Programmatic Rule evaluations apply objective, code-based rules and metrics to assess prompt outputs. They are ideal for validating specific requirements, checking against ground truth, and enforcing constraints automatically.

  • How it works: Applies code-based rules and metrics to check outputs against objective criteria.
  • Best for: Objective checks, ground truth comparisons (using datasets), format validation (JSON, regex), safety checks (keyword detection), length constraints.
  • Requires: Defining specific rules (e.g., exact match, contains keyword, JSON schema validation) and potentially providing a Dataset with expected outputs.

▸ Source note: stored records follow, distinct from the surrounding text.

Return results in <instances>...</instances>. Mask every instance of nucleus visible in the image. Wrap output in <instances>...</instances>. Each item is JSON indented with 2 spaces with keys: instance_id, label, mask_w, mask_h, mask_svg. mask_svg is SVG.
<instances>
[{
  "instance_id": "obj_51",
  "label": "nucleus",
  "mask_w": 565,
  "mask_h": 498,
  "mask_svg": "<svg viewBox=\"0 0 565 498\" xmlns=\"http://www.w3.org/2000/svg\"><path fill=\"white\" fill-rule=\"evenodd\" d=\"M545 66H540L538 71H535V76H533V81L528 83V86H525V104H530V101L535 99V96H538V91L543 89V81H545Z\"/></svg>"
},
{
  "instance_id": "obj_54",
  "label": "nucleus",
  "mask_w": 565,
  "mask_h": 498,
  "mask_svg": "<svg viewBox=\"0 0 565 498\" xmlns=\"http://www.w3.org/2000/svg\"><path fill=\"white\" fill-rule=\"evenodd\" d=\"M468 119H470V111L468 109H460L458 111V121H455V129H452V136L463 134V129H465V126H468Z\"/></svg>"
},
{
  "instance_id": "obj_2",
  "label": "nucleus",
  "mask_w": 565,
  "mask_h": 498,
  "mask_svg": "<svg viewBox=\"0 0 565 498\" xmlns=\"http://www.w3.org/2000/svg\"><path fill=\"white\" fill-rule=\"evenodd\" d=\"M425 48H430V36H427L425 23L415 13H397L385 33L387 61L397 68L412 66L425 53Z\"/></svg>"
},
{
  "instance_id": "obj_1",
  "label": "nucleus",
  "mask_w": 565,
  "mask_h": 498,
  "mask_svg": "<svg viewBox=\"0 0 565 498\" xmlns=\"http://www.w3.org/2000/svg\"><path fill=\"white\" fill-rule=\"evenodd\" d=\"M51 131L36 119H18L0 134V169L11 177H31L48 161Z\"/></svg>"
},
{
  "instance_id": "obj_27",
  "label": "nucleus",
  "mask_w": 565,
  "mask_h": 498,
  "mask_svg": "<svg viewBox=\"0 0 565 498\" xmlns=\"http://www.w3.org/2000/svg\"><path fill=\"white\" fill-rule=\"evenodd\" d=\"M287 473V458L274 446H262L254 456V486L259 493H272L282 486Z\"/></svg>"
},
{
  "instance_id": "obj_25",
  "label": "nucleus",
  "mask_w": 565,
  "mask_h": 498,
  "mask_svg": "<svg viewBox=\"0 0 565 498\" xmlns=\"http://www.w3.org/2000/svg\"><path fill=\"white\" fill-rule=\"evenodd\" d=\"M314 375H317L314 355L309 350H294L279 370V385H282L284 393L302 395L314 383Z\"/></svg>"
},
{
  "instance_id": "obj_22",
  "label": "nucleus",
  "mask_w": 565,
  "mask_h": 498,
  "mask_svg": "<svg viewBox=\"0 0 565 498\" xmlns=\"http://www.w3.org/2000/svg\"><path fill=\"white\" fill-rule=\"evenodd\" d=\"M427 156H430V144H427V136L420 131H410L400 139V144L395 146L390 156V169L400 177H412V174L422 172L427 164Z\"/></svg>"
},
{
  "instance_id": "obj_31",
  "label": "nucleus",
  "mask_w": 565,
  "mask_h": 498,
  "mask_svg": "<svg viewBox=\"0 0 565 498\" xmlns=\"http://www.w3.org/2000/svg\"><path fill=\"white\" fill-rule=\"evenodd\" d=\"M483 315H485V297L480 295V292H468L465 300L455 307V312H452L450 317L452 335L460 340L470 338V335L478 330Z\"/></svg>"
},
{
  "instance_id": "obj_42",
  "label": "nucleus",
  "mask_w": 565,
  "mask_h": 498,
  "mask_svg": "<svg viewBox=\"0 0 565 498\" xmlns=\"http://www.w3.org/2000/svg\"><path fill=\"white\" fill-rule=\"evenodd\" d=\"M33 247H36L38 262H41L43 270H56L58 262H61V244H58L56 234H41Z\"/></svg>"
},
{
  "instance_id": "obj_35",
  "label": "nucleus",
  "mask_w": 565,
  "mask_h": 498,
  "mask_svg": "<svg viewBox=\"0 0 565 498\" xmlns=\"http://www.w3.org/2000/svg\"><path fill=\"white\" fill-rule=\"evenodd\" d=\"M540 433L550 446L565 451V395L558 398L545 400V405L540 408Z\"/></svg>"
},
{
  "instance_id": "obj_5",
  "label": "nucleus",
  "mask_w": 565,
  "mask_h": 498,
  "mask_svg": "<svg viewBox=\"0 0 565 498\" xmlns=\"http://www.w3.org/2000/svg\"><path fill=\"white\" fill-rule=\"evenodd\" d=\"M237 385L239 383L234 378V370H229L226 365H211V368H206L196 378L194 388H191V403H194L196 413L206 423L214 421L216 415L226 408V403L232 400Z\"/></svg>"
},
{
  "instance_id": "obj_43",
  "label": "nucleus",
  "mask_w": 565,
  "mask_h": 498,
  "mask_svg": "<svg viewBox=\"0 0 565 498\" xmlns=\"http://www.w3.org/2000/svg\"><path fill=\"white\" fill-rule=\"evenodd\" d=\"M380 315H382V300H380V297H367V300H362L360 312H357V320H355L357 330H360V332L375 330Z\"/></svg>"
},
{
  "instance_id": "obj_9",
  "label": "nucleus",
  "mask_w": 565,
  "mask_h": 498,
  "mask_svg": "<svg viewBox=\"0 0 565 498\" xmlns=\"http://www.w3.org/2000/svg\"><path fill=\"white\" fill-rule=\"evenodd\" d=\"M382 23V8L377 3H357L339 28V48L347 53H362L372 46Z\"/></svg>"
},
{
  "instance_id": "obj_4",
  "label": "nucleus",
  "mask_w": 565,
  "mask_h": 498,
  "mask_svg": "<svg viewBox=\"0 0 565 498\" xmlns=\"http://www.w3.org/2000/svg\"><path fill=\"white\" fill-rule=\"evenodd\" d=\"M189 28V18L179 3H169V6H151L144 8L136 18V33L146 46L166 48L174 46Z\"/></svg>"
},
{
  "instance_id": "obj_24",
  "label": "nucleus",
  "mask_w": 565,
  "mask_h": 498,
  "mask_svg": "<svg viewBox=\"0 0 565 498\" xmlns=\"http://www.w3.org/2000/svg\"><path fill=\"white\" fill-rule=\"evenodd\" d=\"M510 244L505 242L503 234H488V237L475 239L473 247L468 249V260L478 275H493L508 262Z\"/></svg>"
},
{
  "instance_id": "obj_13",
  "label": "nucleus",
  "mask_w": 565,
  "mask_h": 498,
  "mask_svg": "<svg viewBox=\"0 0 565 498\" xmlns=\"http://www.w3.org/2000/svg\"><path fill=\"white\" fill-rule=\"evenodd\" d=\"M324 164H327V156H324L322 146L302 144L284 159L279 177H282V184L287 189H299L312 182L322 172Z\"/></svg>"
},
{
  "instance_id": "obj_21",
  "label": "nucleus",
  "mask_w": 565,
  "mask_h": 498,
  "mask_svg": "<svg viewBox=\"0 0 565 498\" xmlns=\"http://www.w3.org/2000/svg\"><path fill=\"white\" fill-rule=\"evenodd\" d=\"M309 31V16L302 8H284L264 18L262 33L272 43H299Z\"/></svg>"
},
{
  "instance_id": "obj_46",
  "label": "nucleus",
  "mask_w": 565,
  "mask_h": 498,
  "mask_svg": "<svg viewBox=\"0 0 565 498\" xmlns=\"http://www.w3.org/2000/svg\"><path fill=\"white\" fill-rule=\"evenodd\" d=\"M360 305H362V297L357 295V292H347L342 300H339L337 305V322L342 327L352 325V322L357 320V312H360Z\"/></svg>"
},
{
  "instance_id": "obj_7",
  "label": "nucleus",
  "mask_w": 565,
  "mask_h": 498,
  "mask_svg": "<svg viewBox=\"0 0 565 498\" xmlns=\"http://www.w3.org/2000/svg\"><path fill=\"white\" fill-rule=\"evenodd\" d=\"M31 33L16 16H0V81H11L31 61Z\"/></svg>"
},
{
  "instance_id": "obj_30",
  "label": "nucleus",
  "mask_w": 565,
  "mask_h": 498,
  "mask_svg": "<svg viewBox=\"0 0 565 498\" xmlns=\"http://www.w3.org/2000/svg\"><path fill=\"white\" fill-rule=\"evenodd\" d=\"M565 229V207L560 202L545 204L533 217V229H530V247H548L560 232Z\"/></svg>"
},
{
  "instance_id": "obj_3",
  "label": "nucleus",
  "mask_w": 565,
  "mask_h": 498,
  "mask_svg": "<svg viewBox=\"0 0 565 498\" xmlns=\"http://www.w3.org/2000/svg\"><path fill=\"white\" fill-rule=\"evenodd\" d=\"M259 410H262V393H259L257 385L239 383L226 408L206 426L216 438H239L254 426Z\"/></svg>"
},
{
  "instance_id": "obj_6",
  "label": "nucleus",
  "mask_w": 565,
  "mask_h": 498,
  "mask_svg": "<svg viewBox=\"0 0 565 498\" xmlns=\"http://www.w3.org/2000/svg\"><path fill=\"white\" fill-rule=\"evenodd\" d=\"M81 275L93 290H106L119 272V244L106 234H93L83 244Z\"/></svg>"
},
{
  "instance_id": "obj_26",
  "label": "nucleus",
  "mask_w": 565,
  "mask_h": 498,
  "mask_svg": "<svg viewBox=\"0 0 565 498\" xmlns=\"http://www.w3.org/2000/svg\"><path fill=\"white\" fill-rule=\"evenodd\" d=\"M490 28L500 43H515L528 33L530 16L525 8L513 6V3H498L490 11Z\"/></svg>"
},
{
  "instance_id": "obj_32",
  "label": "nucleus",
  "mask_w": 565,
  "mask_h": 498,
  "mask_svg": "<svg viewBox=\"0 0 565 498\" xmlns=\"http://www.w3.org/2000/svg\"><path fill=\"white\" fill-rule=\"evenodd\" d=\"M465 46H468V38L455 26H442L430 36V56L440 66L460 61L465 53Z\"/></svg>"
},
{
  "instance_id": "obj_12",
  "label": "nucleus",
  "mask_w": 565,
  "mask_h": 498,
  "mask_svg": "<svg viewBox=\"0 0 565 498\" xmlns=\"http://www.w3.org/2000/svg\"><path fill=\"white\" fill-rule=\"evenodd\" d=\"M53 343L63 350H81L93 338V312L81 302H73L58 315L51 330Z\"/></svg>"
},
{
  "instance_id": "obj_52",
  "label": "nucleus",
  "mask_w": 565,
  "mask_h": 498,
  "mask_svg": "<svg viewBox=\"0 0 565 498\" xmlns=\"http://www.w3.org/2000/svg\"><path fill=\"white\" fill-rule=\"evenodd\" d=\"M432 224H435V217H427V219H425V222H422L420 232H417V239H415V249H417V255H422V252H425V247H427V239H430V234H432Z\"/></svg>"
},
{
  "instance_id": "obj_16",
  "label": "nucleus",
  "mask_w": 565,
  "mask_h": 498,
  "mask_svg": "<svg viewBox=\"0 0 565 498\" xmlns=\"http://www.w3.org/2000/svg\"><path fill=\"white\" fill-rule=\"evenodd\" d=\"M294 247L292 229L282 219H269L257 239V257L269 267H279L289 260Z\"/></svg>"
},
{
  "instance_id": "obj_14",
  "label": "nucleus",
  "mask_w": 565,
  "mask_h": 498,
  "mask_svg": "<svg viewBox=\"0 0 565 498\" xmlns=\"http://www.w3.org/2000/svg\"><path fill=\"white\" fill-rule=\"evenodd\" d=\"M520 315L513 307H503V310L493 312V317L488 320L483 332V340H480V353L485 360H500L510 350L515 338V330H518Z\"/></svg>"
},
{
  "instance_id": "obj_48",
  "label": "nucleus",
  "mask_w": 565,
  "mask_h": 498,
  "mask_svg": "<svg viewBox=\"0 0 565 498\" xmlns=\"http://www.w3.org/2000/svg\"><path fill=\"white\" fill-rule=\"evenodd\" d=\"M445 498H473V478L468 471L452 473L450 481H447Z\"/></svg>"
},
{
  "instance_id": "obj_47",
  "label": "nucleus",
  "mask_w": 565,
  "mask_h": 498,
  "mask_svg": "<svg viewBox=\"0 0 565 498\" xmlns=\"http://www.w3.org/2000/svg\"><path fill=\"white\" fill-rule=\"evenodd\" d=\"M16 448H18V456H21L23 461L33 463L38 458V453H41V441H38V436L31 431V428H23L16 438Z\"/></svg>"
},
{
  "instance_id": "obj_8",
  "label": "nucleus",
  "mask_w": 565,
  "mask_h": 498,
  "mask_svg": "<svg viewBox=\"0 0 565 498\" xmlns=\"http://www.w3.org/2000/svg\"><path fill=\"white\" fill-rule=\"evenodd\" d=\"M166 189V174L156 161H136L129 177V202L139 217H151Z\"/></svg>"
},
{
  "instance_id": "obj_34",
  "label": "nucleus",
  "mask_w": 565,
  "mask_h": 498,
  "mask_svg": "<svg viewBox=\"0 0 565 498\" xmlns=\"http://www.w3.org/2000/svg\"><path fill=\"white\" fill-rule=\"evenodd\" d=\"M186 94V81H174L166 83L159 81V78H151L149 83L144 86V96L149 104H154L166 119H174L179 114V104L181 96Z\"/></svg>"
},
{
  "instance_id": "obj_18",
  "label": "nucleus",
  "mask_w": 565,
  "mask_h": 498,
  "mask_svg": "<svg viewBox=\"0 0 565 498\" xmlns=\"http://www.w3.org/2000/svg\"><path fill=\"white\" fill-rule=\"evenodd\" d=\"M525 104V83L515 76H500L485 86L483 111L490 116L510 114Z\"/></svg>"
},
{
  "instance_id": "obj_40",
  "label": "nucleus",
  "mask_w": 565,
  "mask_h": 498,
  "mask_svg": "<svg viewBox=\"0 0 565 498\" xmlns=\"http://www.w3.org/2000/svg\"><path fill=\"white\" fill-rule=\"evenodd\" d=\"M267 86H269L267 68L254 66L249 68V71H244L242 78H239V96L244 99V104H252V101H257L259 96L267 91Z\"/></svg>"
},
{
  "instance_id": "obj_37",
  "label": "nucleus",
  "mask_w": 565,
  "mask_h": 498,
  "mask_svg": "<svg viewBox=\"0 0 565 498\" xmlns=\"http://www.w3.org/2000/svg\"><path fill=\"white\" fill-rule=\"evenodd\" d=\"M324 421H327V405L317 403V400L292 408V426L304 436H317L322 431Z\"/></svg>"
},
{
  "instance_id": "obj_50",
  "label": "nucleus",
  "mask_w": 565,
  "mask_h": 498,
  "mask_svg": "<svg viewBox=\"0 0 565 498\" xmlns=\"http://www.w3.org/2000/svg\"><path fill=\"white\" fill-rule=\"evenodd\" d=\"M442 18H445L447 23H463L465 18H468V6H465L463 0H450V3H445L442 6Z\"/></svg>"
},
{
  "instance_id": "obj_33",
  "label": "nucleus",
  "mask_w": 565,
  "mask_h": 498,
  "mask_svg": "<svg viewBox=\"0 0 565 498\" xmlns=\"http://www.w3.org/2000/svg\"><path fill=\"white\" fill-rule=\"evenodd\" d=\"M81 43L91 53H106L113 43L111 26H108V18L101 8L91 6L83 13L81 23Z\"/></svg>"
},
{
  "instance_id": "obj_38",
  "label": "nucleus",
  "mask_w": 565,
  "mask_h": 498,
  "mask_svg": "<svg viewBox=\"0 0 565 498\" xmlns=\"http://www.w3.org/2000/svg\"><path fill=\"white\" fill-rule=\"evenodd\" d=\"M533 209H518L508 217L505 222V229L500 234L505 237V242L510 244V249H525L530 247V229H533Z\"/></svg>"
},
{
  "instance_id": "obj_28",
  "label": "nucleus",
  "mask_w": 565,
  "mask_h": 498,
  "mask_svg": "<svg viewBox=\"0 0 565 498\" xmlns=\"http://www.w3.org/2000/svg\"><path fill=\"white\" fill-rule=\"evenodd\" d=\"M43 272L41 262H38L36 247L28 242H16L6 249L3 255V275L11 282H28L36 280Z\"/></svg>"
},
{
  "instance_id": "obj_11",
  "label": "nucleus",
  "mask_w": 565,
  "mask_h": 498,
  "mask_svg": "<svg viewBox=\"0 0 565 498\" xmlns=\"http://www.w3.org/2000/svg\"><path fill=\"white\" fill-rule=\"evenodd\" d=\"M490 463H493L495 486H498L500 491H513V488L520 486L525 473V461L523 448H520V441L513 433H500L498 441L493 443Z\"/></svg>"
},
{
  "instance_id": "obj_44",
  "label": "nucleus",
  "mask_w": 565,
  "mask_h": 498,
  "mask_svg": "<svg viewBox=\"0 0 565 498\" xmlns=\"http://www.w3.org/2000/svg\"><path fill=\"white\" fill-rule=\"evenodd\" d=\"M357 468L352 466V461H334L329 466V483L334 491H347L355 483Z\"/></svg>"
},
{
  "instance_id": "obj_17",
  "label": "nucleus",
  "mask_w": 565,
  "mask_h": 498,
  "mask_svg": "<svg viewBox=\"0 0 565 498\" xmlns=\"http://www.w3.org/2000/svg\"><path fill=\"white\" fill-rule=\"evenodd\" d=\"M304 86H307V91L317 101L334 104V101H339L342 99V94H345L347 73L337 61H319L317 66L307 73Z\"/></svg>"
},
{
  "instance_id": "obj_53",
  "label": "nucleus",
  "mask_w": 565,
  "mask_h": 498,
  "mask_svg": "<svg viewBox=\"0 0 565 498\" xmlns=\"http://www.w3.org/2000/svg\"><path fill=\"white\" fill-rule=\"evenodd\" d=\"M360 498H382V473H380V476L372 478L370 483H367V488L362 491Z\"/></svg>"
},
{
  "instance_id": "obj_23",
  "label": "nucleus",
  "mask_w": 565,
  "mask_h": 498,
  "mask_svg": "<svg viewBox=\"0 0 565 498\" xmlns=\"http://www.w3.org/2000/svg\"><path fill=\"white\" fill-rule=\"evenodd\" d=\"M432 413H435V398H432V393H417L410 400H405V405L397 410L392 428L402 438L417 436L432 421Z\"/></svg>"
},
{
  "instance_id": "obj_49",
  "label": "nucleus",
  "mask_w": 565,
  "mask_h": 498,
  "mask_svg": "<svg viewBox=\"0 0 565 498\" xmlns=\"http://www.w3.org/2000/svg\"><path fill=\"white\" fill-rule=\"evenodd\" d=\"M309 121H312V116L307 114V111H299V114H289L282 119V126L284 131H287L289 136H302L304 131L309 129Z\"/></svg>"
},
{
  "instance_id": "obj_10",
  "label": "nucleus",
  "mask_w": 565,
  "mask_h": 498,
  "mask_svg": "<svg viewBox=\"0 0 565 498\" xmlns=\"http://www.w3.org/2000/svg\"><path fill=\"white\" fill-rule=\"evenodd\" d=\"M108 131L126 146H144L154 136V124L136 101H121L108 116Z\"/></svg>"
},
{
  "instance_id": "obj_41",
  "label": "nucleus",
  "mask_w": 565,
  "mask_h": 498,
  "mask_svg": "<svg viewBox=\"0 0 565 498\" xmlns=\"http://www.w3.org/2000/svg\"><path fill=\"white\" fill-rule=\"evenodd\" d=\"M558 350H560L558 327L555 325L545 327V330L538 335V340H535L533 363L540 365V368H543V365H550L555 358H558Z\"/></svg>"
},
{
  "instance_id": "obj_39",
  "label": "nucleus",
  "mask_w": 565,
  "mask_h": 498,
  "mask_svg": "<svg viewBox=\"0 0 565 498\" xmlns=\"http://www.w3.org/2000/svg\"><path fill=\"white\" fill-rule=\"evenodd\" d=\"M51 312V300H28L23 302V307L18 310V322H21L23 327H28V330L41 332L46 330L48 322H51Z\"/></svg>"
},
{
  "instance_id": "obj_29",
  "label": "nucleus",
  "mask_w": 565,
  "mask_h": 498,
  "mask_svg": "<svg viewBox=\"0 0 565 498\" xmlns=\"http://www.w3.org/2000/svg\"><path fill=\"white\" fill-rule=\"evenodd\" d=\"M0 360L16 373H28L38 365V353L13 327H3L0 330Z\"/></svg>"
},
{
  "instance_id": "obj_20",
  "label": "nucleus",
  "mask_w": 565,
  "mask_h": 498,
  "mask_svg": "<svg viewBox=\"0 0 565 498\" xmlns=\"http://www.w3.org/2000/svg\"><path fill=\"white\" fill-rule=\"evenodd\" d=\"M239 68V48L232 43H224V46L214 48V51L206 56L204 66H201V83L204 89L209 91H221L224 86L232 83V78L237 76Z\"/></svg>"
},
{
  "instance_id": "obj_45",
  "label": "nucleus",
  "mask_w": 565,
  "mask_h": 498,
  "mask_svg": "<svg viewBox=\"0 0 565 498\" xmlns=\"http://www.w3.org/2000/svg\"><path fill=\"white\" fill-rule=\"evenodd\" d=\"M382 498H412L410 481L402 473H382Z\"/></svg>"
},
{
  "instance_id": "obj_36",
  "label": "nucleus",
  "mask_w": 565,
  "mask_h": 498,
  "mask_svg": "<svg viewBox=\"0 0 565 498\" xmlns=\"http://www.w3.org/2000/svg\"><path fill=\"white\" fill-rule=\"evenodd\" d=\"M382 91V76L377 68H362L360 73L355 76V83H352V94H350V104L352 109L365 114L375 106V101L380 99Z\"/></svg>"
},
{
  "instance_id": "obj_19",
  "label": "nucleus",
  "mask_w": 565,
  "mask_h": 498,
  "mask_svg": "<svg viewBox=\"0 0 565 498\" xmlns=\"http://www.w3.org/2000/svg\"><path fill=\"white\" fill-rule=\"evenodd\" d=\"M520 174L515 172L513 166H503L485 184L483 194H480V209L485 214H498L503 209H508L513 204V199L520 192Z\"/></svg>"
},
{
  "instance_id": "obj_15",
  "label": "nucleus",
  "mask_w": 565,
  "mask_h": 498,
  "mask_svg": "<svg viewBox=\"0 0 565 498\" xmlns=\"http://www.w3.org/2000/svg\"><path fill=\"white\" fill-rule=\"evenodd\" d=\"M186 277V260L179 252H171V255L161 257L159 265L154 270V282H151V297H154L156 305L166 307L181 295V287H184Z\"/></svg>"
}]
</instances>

For subjective criteria, use LLM-as-Judge. For human preferences, use HITL (Human In The Loop).

Setup

1

Go to evaluations tab

Go to evaluations tab on a prompt in one of your projects.

2

Add evaluation

On the top right corner, click on the “Add evaluation” button.

3

Choose Programatic Rule

Choose “Programatic Rule” tab in the evaluation modal. Choose LLM-as-a-judge

4

Choose a metric

Choose Programatic Rule metric

Metrics

Exact Match

Checks if the response is exactly the same as the expected output. The resulting score is “matched” or “unmatched”.

Regular Expression

Checks if the response matches the regular expression. The resulting score is “matched” or “unmatched”.

Schema Validation

Checks if the response follows the schema. The resulting score is “valid” or “invalid”. Right now only JSON schemas are supported.

Length Count

Checks if the response is of a certain length. The resulting score is the length of the response. The length can be counted by characters, words or sentences.

Lexical Overlap

Checks if the response contains the expected output. The resulting score is the percentage of overlap. Overlap can be measured with longest common substring, Levenshtein distance and ROUGE algorithms.

Semantic Similarity

Checks if the response is semantically similar to the expected output. The resulting score is the percentage of similarity. Similarity is measured by computing the cosine distance.

Numeric Similarity

Checks if the response is numerically similar to the expected output. The resulting score is the percentage of similarity. Similarity is measured by computing the relative difference.

Expected output

The expected output, also known as label, refers to the correct or ideal response that the language model should generate for a given prompt. You can create datasets with expected output columns to evaluate prompts with ground truth.

Exact Match, Lexical Overlap, Semantic Similarity and Numeric Similarity metrics require expected output.

Using Datasets for Ground Truth

Many programmatic rules (Exact Match, Lexical Overlap, Semantic Similarity) require comparing the model’s output against a known correct answer (expected_output). This is typically done by:

  1. Creating a Dataset containing input examples and their corresponding desired outputs.
  2. Configuring the evaluation rule to use the expected_output column from that dataset.
  3. Running the evaluation in an experiment on that dataset.